The song expands gradually, the way a heart opens reluctantly, then all at once. Electric guitars emerge like waves pushing against the shore, and the rhythm section becomes the pulsing heartbeat beneath the arrangement. This contrast — quiet introspection giving way to roaring release — is not simply musical. It is symbolic. It mirrors the very battle Kappen describes: the push and pull of a restless mind and an even more restless heart.

As a storyteller, Harry Kappen shows remarkable restraint. He doesn’t hide behind metaphors or elaborate poetry. His lyrics are plain-spoken, almost conversational. “Practicalities, analyses, rationality,” he lists, as if reciting the contents of a mind that never fully sleeps. And yet, the refrain — “Only my heart can tell where I should be” — arrives like a revelation whispered in the dark. This is not a song about choosing between head and heart. It is a song about learning to live with both.

Musically, there is an elegance to the way Kappen constructs emotional landscapes. His influences are unmistakable — Lennon and McCartney’s melodic honesty, Bowie’s theatricality, Prince’s emotional daring, Alanis Morissette’s raw nerve, Zeppelin’s thunderous dynamics. But never does “The Longing” feel derivative. Instead, it feels like a conversation between eras, between genres, and ultimately, between a man and himself.

The instrumental break is especially striking. A lyrical guitar solo rises in the middle of the song — not flashy, not loud for the sake of loudness, but expressive, vulnerable, searching. It feels like another voice entering the dialogue, carrying emotions too complex for words. And as orchestral textures build around it, the song ascends into something cinematic, almost spiritual.

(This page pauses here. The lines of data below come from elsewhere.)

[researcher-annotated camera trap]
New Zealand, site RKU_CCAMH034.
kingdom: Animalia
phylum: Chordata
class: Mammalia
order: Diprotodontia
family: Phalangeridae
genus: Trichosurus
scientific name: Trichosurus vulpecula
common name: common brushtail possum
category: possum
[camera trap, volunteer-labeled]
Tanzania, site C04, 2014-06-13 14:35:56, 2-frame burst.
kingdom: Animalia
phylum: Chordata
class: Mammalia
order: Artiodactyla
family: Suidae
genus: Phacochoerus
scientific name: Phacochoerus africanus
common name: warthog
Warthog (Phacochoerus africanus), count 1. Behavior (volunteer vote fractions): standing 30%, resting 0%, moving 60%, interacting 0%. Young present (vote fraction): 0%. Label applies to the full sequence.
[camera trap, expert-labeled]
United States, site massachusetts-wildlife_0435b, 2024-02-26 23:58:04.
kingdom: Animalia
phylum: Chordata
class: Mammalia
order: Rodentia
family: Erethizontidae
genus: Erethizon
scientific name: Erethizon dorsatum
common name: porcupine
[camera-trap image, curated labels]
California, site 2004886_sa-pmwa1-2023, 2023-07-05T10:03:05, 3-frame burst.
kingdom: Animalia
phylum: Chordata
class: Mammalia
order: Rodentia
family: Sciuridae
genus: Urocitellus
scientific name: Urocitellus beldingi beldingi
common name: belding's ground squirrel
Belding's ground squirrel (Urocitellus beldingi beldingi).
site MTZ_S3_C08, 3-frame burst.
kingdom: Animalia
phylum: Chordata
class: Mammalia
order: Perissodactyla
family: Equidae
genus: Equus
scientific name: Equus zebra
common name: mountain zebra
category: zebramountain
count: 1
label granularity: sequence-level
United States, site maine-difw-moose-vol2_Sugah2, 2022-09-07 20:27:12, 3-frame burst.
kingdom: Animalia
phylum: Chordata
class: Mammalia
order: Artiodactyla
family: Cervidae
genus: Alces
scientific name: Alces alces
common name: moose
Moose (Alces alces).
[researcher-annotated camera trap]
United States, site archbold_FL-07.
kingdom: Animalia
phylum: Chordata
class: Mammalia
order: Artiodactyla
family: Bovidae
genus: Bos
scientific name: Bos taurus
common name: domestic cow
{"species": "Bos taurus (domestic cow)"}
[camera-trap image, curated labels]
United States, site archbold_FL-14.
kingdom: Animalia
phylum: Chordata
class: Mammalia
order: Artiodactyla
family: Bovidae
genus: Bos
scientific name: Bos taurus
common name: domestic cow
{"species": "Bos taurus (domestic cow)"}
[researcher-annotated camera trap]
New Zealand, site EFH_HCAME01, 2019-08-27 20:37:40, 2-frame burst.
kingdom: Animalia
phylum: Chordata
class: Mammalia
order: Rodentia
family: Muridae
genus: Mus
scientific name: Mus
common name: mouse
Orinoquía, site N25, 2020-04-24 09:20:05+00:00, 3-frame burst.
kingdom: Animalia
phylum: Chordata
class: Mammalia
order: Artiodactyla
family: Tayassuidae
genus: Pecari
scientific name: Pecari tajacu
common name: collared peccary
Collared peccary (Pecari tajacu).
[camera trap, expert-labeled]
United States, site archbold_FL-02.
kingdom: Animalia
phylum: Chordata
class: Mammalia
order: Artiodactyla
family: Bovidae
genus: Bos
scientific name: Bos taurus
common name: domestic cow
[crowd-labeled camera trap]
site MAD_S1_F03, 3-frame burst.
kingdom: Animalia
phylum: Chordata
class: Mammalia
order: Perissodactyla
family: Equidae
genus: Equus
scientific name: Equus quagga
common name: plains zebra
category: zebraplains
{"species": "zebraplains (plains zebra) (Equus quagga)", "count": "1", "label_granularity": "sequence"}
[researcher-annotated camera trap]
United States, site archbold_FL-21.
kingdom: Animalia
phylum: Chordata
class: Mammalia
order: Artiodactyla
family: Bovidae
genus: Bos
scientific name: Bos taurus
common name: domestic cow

There is also the lyric video — a gentle, soaring three-and-a-half-minute flight through the clouds. It is peaceful. It is haunting. And it perfectly mirrors the emotional architecture of the song. This is not escapism; it is elevation. It is perspective. It is seeing the world from above while still feeling everything profoundly below.

Harry Kappen has always been an artist unafraid to explore the complexity of human emotion, whether he’s singing about political turbulence, personal courage, or love’s impact on the soul. But “The Longing” feels different. It feels closer. More intimate. As though he has turned the camera inward and said, simply, “This is who I am when no one is looking.”

And that may be the song’s outstanding achievement. It does not offer answers. It does not provide tidy resolutions. Instead, it offers companionship — an acknowledgment that longing, uncertainty, and inner conflict are not signs of weakness but markers of being alive.

Harry Kappen has created a song that resonates long after the final note fades. “The Longing” is not just heard. It is felt. And somewhere deep within its quiet confession and soaring resolve, we may even recognize a little longing of our own.